When one list finishes, we add all remaining elements from the other list because they are already sorted.

🔄

Alternative Approaches

Using Kotlin's built-in sorted merge
kotlin
fun mergeSortedLists(list1: List<Int>, list2: List<Int>): List<Int> = (list1 + list2).sorted()

fun main() {
    val list1 = listOf(1, 3, 5)
    val list2 = listOf(2, 4, 6)
    println(mergeSortedLists(list1, list2))
}
This is simpler but less efficient because it sorts the combined list instead of merging sorted lists directly.
Recursive merge
kotlin
fun mergeSortedLists(list1: List<Int>, list2: List<Int>): List<Int> {
    if (list1.isEmpty()) return list2
    if (list2.isEmpty()) return list1
    return if (list1.first() < list2.first()) {
        listOf(list1.first()) + mergeSortedLists(list1.drop(1), list2)
    } else {
        listOf(list2.first()) + mergeSortedLists(list1, list2.drop(1))
    }
}

fun main() {
    val list1 = listOf(1, 3, 5)
    val list2 = listOf(2, 4, 6)
    println(mergeSortedLists(list1, list2))
}
This uses recursion for clarity but can be less efficient and risk stack overflow on large lists.

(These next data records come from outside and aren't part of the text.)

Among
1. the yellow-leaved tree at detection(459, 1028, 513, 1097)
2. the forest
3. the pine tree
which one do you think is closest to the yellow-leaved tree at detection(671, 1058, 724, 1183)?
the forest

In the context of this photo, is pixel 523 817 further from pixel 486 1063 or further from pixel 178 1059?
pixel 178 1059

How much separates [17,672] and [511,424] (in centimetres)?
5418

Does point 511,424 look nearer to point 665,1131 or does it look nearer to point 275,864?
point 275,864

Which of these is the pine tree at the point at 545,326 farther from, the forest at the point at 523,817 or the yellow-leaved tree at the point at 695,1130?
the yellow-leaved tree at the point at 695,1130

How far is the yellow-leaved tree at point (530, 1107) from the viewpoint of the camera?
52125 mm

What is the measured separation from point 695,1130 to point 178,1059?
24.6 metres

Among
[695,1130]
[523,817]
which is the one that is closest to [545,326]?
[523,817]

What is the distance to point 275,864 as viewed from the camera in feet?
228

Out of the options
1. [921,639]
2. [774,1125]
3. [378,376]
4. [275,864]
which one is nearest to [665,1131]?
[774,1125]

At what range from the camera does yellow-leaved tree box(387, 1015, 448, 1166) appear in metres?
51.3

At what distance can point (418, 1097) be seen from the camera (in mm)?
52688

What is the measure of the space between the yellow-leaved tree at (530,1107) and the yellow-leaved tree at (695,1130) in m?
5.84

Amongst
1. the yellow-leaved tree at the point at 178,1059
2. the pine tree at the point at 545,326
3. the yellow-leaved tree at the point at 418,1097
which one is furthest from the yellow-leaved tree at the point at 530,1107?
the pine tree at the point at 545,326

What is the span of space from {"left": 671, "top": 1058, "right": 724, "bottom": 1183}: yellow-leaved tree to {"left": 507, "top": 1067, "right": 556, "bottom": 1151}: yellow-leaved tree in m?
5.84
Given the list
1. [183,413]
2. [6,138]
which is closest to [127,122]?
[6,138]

Complexity: O(n + m) time, O(n + m) space

Time Complexity

The algorithm looks at each element from both lists once, so time grows linearly with the total number of elements.

Space Complexity

A new list is created to hold all elements, so space grows linearly with the total number of elements.

Which Approach is Fastest?

The two-pointer merge is fastest because it avoids sorting the combined list, unlike the built-in sorted approach.

ApproachTimeSpaceBest For
Two-pointer mergeO(n + m)O(n + m)Large sorted lists, efficient merging
Built-in sortedO((n + m) log(n + m))O(n + m)Simple code, small lists
Recursive mergeO(n + m)O(n + m)Clear code, small lists, but risk stack overflow
💡
Use two pointers to merge sorted lists efficiently without sorting the combined list.
⚠️
Trying to concatenate lists and sort afterward wastes time instead of merging in order.